All of my friends with step parents and half siblings felt subtly that they were the outsider, even though I am sure the parents never consciously did anything to foster that. They then would test their parents love by being difficult which then meant they were the problem child, which further played into their idea of being less favoured. It is also very easy to compare your first teenager against younger children and not understand that many teenagers are lazy, deviant and mouthy. My mother thought I was a nightmare until my brother became a teen.

In my work I see a lot of children in step family situations that feel inferior and pushed out. There is a lot of anger at this perceived situation which often leads to them lashing out and being awful to those around them. This doesn't mean that they are actually being treated differently, just that they feel that way. I am not saying this behavior is acceptable at all, but it may be worth thinking about how to built bridges rather than burn them.

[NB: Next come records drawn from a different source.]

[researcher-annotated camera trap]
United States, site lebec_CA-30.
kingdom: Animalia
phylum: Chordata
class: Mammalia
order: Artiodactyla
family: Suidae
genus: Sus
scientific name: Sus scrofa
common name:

This could mean that you text back saying you are pleased he now has a job and are proud of him, but think it is sensible that he pays for his phone. Still the same message, but differently worded. If all of your texts to him raduate your own anger and disappointment then he will probably stop contacting you as he doesn't want to face that. I would also encourage you to keep in contact just asking how he is, sending him a random message about something funny you saw on tv. It doesn't mean you can't feel hurt and upset, but it keeps the door open between you.